STATED GOAL —
Return each line of the records below that contains the word "blurred".

(Extracted data entries)
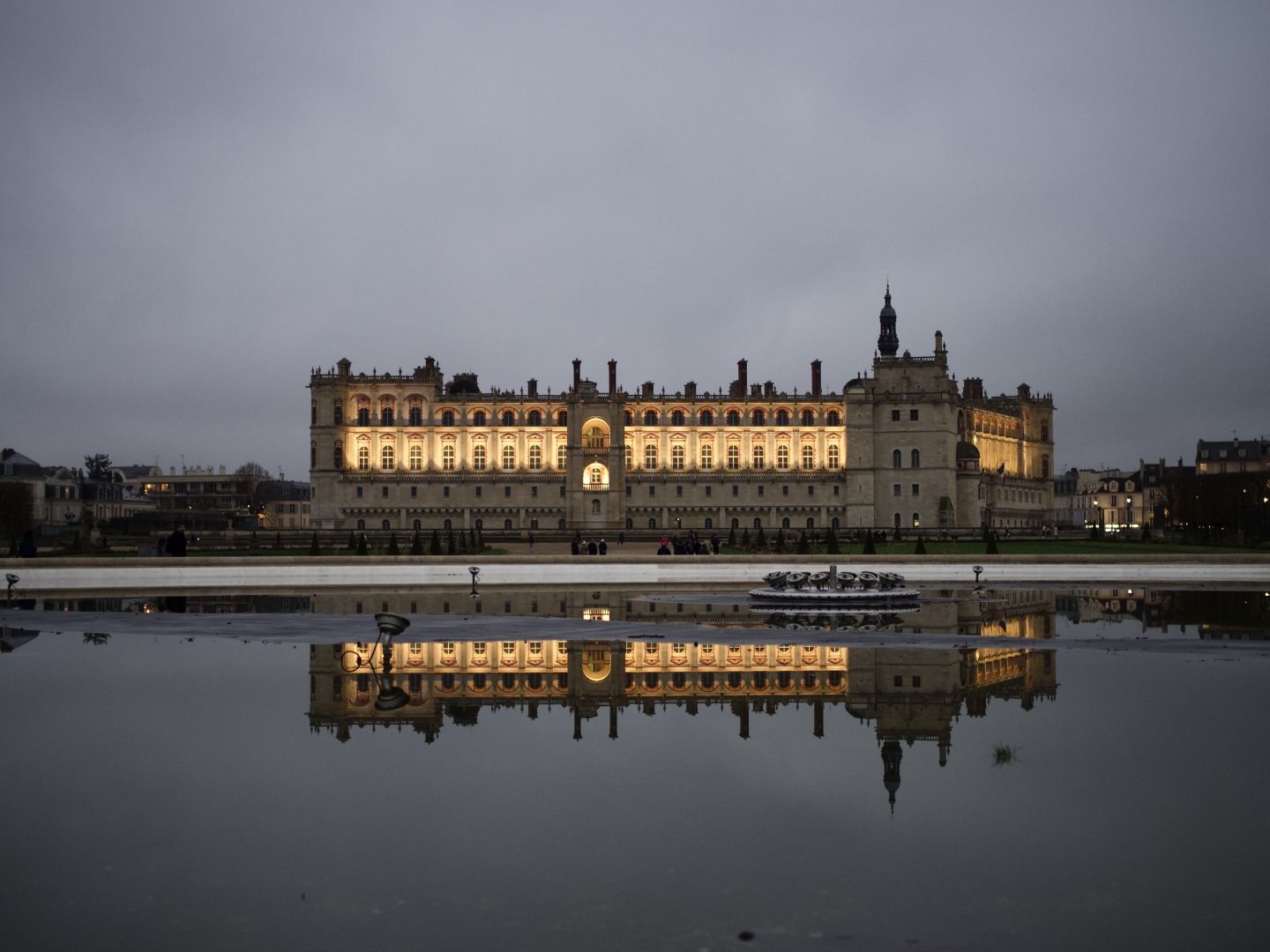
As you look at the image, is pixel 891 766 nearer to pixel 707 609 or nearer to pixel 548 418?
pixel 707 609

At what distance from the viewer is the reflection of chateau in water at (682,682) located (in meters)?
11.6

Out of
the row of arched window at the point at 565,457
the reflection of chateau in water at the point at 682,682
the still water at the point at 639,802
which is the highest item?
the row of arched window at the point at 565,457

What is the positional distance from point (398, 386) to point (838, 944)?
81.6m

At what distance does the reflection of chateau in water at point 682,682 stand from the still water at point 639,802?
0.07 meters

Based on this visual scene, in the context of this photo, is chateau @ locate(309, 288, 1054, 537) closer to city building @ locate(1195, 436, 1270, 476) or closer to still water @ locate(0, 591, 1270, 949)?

--

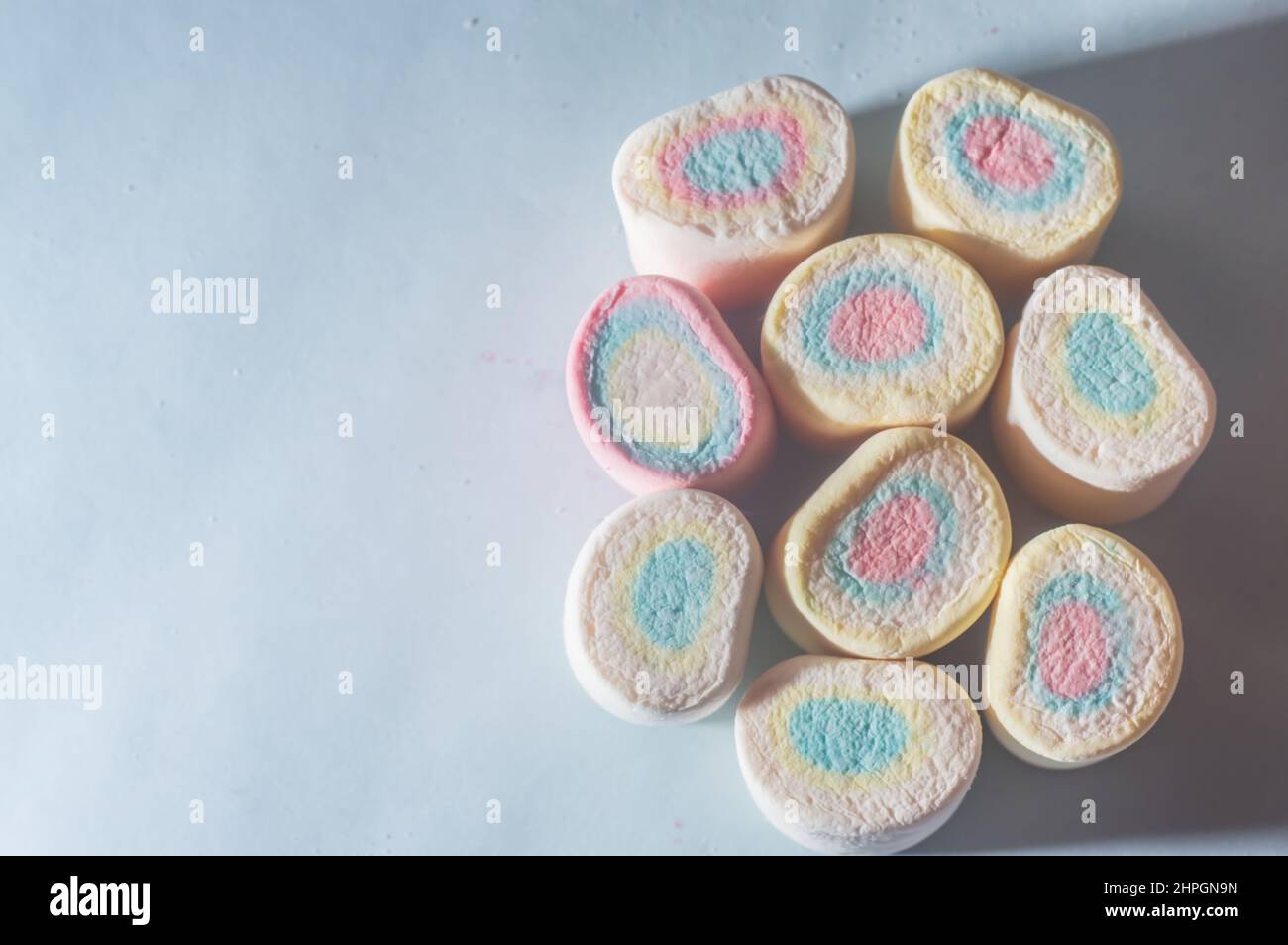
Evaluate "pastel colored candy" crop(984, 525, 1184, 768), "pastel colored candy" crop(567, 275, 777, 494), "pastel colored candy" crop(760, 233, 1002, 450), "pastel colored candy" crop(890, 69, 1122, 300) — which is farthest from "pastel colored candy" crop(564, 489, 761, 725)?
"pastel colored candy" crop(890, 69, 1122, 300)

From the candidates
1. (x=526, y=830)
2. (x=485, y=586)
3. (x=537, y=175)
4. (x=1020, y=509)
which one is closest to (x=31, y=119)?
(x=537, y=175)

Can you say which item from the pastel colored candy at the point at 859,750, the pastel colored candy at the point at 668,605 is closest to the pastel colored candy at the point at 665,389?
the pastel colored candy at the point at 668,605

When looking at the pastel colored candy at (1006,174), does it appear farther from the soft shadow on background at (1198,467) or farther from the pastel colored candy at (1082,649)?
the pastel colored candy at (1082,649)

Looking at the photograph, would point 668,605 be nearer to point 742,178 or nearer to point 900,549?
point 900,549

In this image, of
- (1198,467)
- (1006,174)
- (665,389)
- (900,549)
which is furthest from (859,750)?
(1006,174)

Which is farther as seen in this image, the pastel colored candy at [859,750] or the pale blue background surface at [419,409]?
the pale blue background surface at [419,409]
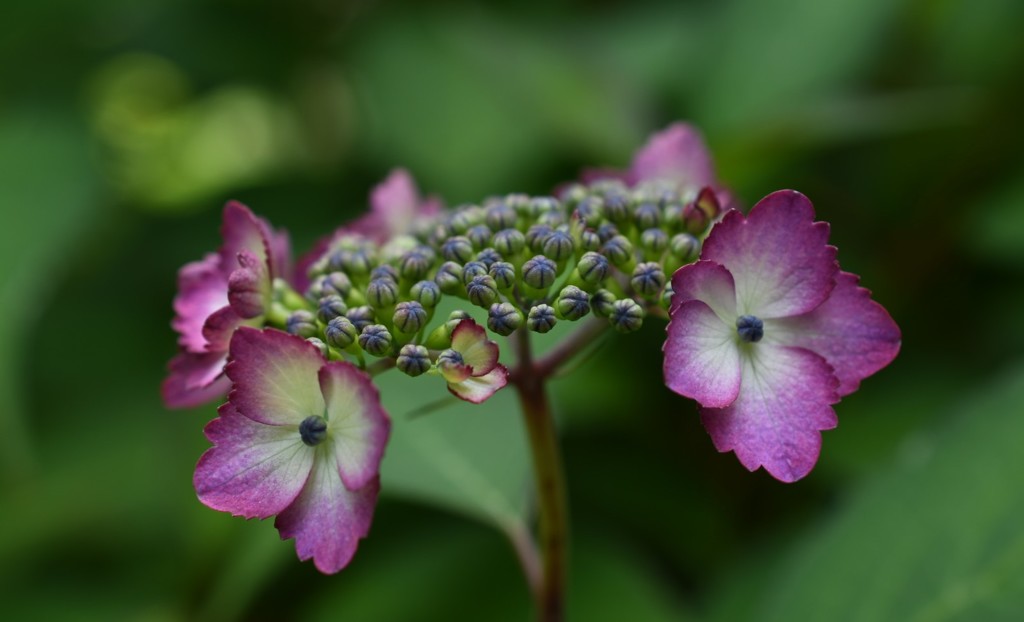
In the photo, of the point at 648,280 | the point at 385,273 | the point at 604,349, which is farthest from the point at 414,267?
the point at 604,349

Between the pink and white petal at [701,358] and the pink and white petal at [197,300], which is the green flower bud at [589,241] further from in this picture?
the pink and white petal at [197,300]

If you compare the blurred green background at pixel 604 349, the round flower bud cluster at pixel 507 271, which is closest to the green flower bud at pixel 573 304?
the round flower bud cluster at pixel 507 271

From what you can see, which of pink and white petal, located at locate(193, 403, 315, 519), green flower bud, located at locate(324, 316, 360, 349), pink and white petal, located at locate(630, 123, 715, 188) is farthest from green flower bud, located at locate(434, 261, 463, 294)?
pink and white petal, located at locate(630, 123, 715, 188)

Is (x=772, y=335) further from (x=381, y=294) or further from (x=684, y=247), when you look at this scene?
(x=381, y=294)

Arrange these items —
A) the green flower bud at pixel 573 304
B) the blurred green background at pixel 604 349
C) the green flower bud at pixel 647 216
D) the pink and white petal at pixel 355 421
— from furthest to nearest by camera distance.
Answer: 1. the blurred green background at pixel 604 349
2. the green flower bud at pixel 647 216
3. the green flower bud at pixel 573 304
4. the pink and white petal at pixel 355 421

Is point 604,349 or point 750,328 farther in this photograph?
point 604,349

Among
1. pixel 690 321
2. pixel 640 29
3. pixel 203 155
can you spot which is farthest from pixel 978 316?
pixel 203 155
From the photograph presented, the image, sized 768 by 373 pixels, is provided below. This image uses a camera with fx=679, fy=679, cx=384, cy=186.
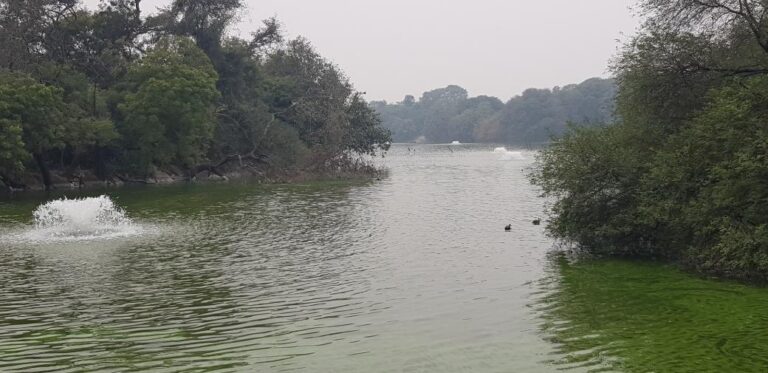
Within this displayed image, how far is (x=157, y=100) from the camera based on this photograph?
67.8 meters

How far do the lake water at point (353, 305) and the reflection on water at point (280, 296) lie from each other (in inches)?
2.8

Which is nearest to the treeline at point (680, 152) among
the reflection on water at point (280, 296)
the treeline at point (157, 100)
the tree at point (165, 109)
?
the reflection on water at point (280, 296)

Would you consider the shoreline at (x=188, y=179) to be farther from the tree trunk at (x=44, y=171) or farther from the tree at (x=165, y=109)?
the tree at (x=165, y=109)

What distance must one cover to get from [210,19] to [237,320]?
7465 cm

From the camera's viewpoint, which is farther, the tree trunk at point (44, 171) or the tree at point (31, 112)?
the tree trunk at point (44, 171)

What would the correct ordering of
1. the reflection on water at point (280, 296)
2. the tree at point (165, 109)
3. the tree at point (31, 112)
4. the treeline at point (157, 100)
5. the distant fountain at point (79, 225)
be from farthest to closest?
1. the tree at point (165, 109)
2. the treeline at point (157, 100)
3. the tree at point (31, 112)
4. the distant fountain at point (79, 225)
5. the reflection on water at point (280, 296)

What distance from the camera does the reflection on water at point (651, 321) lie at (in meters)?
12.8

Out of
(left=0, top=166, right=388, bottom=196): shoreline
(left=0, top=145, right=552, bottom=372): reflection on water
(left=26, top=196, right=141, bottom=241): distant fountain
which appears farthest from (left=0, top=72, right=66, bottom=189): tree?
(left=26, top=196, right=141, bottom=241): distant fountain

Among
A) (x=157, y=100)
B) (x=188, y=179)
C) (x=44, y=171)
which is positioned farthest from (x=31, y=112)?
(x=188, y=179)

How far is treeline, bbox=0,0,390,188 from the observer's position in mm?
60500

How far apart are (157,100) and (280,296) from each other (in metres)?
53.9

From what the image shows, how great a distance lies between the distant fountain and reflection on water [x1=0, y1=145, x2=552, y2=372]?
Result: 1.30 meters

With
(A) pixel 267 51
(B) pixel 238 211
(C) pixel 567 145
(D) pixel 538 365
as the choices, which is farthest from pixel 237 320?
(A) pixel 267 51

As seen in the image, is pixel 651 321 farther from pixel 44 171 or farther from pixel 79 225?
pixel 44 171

--

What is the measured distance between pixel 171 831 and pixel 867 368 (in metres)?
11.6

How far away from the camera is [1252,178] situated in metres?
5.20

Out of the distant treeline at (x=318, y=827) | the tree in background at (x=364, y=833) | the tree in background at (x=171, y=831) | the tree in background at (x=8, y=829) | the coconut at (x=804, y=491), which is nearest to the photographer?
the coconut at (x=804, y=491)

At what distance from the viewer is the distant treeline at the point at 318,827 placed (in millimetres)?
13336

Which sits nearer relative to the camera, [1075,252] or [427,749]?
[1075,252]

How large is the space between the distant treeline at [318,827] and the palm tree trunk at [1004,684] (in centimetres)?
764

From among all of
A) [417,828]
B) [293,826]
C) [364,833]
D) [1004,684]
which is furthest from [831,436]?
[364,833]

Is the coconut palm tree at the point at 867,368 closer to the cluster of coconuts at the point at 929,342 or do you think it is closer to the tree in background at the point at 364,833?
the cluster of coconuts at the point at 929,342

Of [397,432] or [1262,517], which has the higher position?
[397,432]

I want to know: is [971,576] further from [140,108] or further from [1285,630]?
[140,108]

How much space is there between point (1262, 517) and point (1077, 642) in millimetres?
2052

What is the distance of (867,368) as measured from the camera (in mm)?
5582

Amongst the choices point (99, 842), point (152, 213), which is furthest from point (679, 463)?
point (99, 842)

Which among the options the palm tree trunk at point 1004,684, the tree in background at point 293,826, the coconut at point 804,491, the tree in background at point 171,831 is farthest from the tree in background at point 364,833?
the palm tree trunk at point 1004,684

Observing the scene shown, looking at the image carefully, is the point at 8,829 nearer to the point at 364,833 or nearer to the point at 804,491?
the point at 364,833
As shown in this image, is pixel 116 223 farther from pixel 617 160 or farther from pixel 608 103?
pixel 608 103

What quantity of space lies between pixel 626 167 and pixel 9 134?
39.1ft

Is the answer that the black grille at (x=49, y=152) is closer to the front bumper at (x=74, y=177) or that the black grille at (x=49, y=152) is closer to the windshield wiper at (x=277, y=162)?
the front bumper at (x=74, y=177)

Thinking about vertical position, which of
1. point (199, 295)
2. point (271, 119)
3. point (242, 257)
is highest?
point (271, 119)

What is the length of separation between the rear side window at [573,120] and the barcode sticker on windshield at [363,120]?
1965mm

EXERCISE RESULT —
If you compare the blurred green background at pixel 604 349, the round flower bud cluster at pixel 507 271, which is closest to the green flower bud at pixel 573 304?
B) the blurred green background at pixel 604 349
Answer: 1. the blurred green background at pixel 604 349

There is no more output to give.